Heidi miró al hombre de gafas de culo de botella con sospecha. Los actos de bondad desinteresada no eran su estilo.
—Oh, vamos, Heidi —rio Ted, incómodo—. Somos una comunidad y nos conviene a todos mantener el orden aquí. A mí también.
La adolescente se encogió de hombros.
—¿Las once y media te parece bien?
—Perfecto —respondió Ted con una sonrisa exageradamente amplia.
—Nos vamos. Haz las maletas —ordenó Bernard a Noud.
—No dramatices…
—Oh, ¿estoy exagerando?
—Solo un poco —respondió Noud con una sonrisa irónica.

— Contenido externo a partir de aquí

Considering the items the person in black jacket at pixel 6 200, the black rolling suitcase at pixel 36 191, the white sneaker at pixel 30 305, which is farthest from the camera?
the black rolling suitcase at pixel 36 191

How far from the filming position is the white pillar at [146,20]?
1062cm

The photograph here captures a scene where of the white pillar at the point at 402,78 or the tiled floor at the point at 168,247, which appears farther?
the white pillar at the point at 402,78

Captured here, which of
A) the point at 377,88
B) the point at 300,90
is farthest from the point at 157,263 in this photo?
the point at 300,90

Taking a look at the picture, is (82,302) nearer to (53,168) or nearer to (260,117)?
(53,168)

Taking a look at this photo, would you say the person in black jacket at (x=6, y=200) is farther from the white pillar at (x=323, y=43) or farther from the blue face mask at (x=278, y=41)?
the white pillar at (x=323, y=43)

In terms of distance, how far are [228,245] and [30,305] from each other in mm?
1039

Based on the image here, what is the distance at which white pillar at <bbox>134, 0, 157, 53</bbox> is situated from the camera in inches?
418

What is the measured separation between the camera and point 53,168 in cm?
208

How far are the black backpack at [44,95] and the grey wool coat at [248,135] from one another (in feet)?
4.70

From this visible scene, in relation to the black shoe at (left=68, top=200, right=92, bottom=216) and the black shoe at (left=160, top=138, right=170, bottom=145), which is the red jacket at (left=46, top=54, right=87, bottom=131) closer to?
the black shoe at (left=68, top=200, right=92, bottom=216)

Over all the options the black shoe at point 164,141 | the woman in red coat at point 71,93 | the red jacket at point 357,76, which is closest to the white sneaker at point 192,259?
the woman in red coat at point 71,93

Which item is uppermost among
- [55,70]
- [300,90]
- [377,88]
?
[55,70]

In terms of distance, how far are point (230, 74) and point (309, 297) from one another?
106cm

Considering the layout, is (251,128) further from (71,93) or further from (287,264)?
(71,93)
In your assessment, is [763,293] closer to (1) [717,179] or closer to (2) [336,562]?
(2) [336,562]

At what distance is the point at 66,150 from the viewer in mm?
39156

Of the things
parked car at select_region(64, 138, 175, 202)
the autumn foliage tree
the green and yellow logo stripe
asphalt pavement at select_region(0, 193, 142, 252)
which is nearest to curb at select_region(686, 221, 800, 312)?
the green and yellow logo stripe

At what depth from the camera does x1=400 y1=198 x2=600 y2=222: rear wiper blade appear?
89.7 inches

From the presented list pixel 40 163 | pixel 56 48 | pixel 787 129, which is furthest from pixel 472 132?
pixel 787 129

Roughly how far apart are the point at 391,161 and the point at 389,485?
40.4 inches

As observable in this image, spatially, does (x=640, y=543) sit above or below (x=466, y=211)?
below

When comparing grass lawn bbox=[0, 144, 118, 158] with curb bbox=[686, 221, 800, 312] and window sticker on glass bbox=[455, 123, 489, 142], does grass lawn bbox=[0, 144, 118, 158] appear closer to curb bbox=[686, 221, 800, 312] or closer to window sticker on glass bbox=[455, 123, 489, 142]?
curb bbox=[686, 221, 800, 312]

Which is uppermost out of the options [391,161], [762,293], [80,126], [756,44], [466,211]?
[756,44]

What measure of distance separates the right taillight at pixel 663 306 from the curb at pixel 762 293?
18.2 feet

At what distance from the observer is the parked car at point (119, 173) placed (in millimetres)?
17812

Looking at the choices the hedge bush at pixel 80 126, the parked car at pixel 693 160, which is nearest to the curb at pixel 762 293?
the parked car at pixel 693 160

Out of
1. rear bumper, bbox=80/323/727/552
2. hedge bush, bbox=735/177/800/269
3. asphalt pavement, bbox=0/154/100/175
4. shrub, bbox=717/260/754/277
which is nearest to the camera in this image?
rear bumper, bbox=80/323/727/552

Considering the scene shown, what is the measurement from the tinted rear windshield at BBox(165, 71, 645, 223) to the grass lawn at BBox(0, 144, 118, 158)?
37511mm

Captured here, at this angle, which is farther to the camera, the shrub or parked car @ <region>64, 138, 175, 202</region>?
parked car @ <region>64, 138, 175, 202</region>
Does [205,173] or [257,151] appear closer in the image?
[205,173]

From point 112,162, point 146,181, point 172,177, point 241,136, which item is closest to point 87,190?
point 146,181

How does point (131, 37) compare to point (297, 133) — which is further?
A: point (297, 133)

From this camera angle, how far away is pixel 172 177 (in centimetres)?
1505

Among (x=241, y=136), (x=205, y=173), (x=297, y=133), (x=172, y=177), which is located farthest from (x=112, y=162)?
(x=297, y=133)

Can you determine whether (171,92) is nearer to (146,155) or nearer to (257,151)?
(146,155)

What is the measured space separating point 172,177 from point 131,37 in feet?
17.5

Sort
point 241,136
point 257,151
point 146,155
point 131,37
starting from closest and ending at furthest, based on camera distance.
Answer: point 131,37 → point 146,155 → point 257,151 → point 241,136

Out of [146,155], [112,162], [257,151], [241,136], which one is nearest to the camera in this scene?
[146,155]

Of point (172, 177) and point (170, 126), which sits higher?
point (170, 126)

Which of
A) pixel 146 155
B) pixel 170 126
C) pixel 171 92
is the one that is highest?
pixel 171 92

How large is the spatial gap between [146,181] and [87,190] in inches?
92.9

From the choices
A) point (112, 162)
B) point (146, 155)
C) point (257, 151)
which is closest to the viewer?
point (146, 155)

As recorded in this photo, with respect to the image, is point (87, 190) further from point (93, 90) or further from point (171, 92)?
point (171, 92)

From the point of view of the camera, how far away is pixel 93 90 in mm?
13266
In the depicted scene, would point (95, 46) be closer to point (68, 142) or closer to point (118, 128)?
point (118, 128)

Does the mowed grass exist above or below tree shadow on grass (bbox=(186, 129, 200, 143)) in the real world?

—Muy bien. Entonces dime, ¿te parece completamente normal que Ted se haya ofrecido a sentarse afuera esta noche con la chica alemana mientras fuma?
—¿Que qué hizo?
—Se van a fumar juntos a medianoche, porque Ted es un gran tipo. Ya sabes, ese imbécil, el pesado, el idiota insoportable, de repente se ha convertido en un noble protector, vigilando a la pequeña Heidi mientras se fuma su cigarrillo —dijo Bernard, con irritación en su voz.
—Justo lo que nos faltaba —gruñó Noud, sacando una bolsa de deporte del fondo de su armario.